Exercise details => Reproduce the data below word for word, omitting the pictures.

▼▼▼

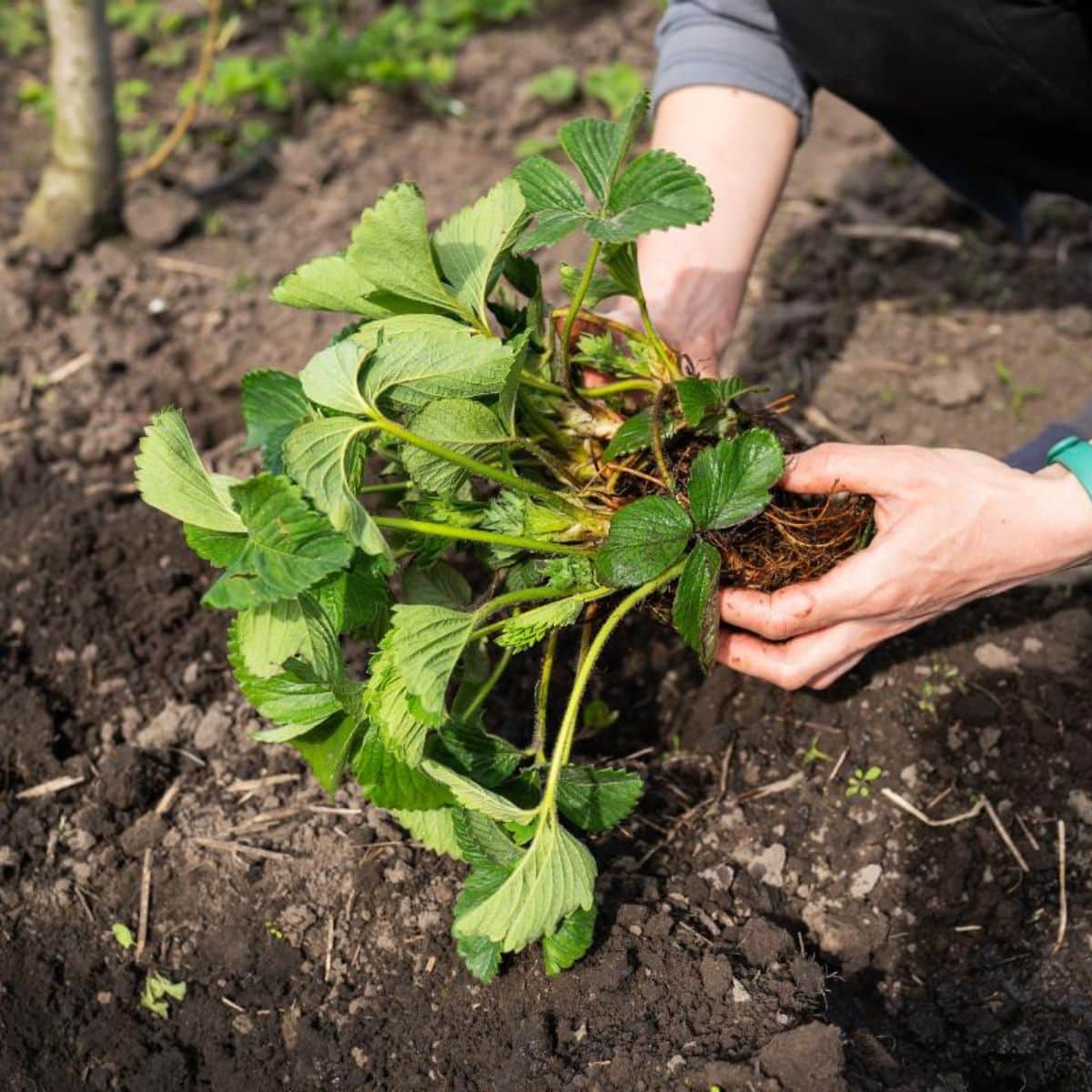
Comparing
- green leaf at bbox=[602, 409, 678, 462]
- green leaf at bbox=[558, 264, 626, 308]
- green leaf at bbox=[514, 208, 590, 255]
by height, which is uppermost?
green leaf at bbox=[514, 208, 590, 255]

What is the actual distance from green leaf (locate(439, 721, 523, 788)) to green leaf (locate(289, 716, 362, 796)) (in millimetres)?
110

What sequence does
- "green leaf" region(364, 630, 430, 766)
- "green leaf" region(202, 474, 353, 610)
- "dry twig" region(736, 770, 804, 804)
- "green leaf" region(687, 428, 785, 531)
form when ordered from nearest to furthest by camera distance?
"green leaf" region(202, 474, 353, 610), "green leaf" region(364, 630, 430, 766), "green leaf" region(687, 428, 785, 531), "dry twig" region(736, 770, 804, 804)

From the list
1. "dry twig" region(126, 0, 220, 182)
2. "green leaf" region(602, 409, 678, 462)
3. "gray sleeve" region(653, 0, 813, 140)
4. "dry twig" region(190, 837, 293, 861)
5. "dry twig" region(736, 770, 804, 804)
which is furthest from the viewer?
"dry twig" region(126, 0, 220, 182)

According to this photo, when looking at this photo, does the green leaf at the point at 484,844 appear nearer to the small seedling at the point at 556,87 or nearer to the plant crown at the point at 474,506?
the plant crown at the point at 474,506

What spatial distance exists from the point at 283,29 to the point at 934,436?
2343 mm

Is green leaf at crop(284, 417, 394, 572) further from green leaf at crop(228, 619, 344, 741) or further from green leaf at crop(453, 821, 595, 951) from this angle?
green leaf at crop(453, 821, 595, 951)

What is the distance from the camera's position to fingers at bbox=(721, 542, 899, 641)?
1494 millimetres

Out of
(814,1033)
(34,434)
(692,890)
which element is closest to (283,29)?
(34,434)

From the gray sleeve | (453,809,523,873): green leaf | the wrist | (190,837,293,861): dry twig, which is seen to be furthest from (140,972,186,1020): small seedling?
the gray sleeve

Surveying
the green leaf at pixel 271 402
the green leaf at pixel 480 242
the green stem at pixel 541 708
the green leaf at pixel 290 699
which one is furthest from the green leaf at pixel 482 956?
the green leaf at pixel 480 242

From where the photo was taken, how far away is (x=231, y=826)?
Answer: 1731 mm

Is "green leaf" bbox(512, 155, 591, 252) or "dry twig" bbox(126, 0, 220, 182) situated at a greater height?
"green leaf" bbox(512, 155, 591, 252)

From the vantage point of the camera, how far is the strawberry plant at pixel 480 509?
1.35 meters

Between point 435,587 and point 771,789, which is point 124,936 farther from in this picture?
point 771,789
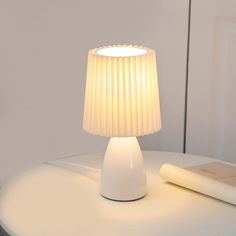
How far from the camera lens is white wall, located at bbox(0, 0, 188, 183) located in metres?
1.20

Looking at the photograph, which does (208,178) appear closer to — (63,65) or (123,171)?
(123,171)

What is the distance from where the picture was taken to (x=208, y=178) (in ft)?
2.90

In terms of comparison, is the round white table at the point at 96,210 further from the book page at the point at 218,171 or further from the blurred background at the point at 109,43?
the blurred background at the point at 109,43

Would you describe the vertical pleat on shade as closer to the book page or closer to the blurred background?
the book page

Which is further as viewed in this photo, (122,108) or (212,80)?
(212,80)

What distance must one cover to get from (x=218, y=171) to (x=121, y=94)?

▲▲▲

Expected output =>
Comparing
- green leaf at bbox=[602, 409, 678, 462]
- green leaf at bbox=[558, 264, 626, 308]
- green leaf at bbox=[514, 208, 590, 255]
by height, which is uppermost?
green leaf at bbox=[514, 208, 590, 255]

What is the actual distance from green leaf (locate(439, 721, 523, 788)) to green leaf (locate(289, 716, 362, 796)) (in millimetres)?
110

What sequence does
- "green leaf" region(364, 630, 430, 766)
- "green leaf" region(202, 474, 353, 610)
- "dry twig" region(736, 770, 804, 804)
- "green leaf" region(687, 428, 785, 531)
form when ordered from nearest to furthest by camera distance?
"green leaf" region(202, 474, 353, 610), "green leaf" region(364, 630, 430, 766), "green leaf" region(687, 428, 785, 531), "dry twig" region(736, 770, 804, 804)

From the list
1. "dry twig" region(126, 0, 220, 182)
2. "green leaf" region(602, 409, 678, 462)
3. "gray sleeve" region(653, 0, 813, 140)
4. "dry twig" region(190, 837, 293, 861)
5. "dry twig" region(736, 770, 804, 804)
which is furthest from the viewer?
"dry twig" region(126, 0, 220, 182)

According to this photo, when looking at this photo, does the green leaf at the point at 484,844 appear nearer to the small seedling at the point at 556,87 or nearer to the plant crown at the point at 474,506?
the plant crown at the point at 474,506

What spatial distance exists from the point at 283,29 to the point at 934,436?
2343 mm

Is green leaf at crop(284, 417, 394, 572) further from green leaf at crop(228, 619, 344, 741) or further from green leaf at crop(453, 821, 595, 951) from this angle?
green leaf at crop(453, 821, 595, 951)

What is the distance from the camera's position to fingers at bbox=(721, 542, 899, 641)?
1494 millimetres

Out of
(814,1033)
(34,434)
(692,890)
which element is closest to (283,29)?
(34,434)

From the gray sleeve | (453,809,523,873): green leaf | the wrist | (190,837,293,861): dry twig, which is seen to be furthest from (140,972,186,1020): small seedling?
the gray sleeve

Surveying
the green leaf at pixel 271 402
the green leaf at pixel 480 242
the green stem at pixel 541 708
the green leaf at pixel 290 699
which one is furthest from the green leaf at pixel 482 956?
the green leaf at pixel 480 242

From where the photo was taken, how far away is (x=231, y=826)?
Answer: 1731 mm

Is "green leaf" bbox(512, 155, 591, 252) or "dry twig" bbox(126, 0, 220, 182) situated at a greater height?
"green leaf" bbox(512, 155, 591, 252)

From the vantage point of the camera, how far is the strawberry plant at pixel 480 509?
1.35 meters

Between point 435,587 and point 771,789, which is point 124,936 farther from in this picture?
point 771,789
How far from the camera lens is white wall, located at bbox(0, 0, 188, 183) located in metres?
1.20

Looking at the photograph, which does (208,178) appear closer to — (63,65) or (123,171)?
(123,171)

What is the distance from where the picture was taken to (x=208, y=178) (in ft)?
2.90

In terms of comparison, is the round white table at the point at 96,210 further from the book page at the point at 218,171 or further from the blurred background at the point at 109,43?
the blurred background at the point at 109,43

Would you describe the vertical pleat on shade as closer to the book page or closer to the blurred background?
the book page

Which is further as viewed in this photo, (122,108) or (212,80)?
(212,80)

What distance must one cover to get from (x=218, y=171) to (x=121, y=94)?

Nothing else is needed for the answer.